*PROBLEM DETAILS*
All lines in the records that carry the string "eurasian" are to be shown.

------ EXERCISE MATERIAL

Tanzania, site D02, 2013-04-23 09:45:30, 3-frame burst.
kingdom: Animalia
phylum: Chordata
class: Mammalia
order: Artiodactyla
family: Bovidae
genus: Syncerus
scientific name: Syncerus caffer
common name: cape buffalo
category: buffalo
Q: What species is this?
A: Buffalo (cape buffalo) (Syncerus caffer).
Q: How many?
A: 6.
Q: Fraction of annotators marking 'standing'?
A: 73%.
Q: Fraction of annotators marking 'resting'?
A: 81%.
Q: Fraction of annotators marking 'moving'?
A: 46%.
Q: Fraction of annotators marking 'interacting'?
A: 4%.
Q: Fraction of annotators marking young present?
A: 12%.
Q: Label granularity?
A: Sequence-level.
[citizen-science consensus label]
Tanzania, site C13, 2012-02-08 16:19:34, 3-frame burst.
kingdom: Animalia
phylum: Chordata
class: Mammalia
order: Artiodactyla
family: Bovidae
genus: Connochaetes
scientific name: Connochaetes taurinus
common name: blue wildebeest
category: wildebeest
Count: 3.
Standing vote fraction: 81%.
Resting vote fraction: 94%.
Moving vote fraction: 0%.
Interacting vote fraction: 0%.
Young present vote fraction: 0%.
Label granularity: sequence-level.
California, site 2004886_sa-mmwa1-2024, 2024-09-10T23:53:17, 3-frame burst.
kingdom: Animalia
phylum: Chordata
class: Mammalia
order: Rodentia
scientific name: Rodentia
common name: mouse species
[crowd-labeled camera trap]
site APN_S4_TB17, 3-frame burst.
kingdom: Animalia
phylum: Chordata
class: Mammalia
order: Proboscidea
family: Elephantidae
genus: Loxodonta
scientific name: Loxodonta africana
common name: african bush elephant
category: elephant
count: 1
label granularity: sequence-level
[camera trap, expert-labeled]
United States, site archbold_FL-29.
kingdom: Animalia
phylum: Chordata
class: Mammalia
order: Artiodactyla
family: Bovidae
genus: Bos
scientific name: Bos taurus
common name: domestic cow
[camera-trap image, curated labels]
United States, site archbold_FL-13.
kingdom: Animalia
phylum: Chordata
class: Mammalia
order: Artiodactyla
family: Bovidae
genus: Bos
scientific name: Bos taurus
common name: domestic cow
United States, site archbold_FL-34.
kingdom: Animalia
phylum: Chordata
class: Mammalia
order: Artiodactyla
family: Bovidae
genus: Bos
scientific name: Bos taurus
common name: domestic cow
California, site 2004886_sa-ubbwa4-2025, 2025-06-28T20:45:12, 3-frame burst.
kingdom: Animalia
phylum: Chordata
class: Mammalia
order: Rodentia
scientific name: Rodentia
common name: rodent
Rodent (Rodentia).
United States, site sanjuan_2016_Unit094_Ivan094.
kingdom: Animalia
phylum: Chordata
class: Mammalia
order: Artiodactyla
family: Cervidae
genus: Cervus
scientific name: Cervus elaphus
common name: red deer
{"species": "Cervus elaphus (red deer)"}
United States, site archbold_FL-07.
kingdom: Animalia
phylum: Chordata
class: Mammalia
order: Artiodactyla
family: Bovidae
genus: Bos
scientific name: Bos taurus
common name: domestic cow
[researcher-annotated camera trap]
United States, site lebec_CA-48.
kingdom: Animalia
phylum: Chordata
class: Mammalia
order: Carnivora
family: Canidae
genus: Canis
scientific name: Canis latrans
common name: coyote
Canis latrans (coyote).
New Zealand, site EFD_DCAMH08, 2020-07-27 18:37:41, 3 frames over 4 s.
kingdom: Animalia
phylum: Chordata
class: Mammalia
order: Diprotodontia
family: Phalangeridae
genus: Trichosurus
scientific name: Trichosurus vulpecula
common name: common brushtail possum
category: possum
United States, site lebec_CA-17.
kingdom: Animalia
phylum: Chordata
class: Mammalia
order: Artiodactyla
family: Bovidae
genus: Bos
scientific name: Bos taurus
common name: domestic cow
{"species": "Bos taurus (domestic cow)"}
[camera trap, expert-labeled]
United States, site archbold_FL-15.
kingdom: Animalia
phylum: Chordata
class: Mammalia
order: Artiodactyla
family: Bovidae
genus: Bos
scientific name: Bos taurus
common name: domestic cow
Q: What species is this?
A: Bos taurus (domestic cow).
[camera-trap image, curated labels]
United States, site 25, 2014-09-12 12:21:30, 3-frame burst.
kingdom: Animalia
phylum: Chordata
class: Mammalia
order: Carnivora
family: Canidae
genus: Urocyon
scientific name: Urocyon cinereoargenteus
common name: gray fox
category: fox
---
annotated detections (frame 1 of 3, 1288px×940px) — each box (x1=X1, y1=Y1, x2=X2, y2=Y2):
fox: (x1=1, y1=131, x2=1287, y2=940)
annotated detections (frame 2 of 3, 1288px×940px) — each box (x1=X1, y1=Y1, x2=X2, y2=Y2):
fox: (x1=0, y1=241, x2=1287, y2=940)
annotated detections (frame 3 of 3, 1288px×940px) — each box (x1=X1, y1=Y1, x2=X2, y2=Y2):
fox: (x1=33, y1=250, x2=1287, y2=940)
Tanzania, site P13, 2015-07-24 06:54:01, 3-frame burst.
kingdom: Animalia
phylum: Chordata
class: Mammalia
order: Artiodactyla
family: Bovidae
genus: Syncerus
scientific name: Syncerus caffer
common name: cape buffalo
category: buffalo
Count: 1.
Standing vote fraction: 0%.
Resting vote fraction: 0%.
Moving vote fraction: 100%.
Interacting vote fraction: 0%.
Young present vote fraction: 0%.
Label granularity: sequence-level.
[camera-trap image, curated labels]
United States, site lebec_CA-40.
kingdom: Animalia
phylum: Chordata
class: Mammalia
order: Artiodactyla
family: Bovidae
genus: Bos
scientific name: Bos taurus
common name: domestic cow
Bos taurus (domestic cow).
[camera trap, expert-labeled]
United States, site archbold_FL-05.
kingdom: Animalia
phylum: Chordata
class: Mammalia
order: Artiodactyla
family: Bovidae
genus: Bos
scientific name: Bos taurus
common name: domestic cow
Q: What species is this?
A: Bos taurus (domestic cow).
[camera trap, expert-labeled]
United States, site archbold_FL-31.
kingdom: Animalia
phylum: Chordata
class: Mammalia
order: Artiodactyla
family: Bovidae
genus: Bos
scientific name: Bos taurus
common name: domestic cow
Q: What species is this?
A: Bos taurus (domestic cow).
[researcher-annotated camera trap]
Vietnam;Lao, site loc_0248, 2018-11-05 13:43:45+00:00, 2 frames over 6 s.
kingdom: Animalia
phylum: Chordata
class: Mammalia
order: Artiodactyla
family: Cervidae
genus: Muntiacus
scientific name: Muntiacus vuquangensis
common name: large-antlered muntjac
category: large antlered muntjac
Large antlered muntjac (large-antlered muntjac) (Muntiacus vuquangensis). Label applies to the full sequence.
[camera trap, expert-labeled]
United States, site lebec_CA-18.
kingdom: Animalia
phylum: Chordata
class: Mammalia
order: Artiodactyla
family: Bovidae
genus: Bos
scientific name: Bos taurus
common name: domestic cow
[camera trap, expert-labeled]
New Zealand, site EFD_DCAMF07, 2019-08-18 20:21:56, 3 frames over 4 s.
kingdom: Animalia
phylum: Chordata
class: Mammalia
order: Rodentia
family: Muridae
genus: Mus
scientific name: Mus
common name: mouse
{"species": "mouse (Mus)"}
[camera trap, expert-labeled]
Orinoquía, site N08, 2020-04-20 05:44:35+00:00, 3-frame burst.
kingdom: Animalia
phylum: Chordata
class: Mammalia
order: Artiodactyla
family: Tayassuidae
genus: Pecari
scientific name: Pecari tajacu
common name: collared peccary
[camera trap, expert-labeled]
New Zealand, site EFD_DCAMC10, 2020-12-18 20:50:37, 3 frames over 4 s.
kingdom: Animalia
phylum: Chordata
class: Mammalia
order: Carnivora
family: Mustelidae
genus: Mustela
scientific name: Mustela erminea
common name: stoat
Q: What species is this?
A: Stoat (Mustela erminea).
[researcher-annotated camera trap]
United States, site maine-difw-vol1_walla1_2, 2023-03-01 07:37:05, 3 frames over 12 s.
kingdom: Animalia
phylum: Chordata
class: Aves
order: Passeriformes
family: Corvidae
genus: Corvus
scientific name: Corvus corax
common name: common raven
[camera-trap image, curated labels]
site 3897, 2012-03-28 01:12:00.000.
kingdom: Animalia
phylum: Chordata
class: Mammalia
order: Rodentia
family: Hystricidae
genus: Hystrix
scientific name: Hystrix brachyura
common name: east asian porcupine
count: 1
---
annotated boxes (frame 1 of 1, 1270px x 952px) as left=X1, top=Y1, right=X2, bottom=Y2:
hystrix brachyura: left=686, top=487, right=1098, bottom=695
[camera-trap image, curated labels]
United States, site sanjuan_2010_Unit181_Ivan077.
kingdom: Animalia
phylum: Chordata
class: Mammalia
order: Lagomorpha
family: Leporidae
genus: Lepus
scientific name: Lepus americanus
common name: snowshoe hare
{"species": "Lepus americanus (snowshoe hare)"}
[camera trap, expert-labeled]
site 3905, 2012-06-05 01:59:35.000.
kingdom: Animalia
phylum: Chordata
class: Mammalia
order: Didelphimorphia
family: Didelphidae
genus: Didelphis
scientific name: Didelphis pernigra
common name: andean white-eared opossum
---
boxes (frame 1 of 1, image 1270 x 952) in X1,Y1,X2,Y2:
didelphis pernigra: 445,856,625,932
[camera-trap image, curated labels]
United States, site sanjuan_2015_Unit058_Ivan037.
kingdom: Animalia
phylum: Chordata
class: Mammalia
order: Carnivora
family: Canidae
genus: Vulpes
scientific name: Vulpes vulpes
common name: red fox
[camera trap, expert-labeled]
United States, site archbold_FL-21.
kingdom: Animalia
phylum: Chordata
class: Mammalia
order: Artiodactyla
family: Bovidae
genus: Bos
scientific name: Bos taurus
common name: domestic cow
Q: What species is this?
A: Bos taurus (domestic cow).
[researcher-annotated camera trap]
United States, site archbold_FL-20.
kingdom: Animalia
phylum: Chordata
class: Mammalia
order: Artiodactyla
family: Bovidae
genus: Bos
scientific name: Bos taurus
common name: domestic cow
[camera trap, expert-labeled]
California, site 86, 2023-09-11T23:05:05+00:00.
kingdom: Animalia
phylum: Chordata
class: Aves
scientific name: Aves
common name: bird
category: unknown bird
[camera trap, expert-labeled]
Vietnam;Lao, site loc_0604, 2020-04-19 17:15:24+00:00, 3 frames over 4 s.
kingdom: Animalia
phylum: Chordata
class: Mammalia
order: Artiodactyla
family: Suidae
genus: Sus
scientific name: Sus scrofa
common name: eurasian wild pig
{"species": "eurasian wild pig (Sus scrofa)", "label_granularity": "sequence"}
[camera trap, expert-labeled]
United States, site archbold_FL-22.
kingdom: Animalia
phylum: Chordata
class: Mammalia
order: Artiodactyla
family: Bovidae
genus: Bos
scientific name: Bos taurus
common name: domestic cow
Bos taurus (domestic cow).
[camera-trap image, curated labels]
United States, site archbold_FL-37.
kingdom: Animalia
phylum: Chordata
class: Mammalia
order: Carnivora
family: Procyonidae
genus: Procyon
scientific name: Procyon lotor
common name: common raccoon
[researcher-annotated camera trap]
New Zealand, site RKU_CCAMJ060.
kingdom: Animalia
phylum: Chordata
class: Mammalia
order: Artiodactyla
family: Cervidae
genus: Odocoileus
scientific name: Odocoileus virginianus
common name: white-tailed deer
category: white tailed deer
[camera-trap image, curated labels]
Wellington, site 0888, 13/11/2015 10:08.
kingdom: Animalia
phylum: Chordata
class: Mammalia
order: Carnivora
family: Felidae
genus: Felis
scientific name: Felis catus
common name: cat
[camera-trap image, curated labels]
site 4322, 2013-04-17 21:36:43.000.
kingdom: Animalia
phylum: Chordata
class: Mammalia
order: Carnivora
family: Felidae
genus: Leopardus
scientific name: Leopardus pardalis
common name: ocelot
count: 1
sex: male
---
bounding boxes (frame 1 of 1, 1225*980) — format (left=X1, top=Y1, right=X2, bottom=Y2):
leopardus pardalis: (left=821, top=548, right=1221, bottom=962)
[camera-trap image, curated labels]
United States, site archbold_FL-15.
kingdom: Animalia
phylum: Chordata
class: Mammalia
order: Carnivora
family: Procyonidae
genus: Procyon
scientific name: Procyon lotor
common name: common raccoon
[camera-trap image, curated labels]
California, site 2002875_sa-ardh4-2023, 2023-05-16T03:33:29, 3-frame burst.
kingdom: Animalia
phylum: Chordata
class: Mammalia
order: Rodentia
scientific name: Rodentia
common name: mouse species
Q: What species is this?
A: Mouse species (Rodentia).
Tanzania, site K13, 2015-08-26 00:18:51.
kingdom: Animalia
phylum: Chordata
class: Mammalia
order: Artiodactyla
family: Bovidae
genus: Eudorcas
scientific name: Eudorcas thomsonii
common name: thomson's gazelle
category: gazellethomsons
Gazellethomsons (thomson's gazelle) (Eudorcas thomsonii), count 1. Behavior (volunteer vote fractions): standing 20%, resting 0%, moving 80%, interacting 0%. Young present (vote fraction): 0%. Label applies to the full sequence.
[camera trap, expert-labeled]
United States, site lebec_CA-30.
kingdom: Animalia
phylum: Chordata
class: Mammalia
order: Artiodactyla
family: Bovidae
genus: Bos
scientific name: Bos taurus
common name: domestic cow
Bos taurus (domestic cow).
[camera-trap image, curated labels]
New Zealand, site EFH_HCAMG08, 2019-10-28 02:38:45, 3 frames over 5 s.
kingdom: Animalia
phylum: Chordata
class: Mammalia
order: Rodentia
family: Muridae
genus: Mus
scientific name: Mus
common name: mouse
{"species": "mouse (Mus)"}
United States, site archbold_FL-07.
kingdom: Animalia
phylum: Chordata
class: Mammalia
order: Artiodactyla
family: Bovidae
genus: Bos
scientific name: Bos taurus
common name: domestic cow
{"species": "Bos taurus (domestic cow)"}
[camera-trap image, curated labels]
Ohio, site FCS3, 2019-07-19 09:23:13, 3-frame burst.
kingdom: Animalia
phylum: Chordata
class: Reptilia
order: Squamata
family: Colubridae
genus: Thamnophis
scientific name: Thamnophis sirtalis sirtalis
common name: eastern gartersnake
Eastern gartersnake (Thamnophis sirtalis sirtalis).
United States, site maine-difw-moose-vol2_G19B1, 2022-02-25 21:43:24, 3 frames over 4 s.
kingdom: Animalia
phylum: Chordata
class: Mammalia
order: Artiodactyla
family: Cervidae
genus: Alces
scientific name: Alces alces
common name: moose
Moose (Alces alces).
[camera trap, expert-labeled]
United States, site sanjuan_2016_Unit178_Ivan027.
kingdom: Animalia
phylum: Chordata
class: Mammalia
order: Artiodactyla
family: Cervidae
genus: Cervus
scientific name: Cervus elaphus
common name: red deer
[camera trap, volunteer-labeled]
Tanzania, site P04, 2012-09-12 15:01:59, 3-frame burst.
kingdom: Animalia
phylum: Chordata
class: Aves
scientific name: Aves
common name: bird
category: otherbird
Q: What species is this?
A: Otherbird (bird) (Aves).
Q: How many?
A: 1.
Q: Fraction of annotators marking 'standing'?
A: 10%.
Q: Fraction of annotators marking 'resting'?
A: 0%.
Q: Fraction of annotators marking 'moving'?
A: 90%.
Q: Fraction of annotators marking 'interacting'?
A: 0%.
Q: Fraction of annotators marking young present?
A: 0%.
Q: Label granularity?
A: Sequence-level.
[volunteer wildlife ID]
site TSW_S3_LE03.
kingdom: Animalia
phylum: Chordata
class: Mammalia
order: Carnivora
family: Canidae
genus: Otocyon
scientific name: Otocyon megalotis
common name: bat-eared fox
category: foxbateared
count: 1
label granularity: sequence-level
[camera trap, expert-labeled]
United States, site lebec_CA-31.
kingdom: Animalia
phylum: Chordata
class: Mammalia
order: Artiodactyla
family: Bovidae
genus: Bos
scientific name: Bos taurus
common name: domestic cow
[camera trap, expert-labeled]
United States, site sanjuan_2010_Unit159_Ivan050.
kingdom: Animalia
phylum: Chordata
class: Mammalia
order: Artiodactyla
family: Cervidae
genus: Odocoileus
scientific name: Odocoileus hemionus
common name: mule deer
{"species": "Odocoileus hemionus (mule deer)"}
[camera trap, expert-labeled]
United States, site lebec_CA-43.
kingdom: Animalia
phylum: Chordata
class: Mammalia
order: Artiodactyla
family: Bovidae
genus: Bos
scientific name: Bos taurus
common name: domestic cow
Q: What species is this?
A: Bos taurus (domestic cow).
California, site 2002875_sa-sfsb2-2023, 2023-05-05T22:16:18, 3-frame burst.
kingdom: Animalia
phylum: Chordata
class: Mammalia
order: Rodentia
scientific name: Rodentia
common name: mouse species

------------

*SOLUTION*
common name: eurasian wild pig
{"species": "eurasian wild pig (Sus scrofa)", "label_granularity": "sequence"}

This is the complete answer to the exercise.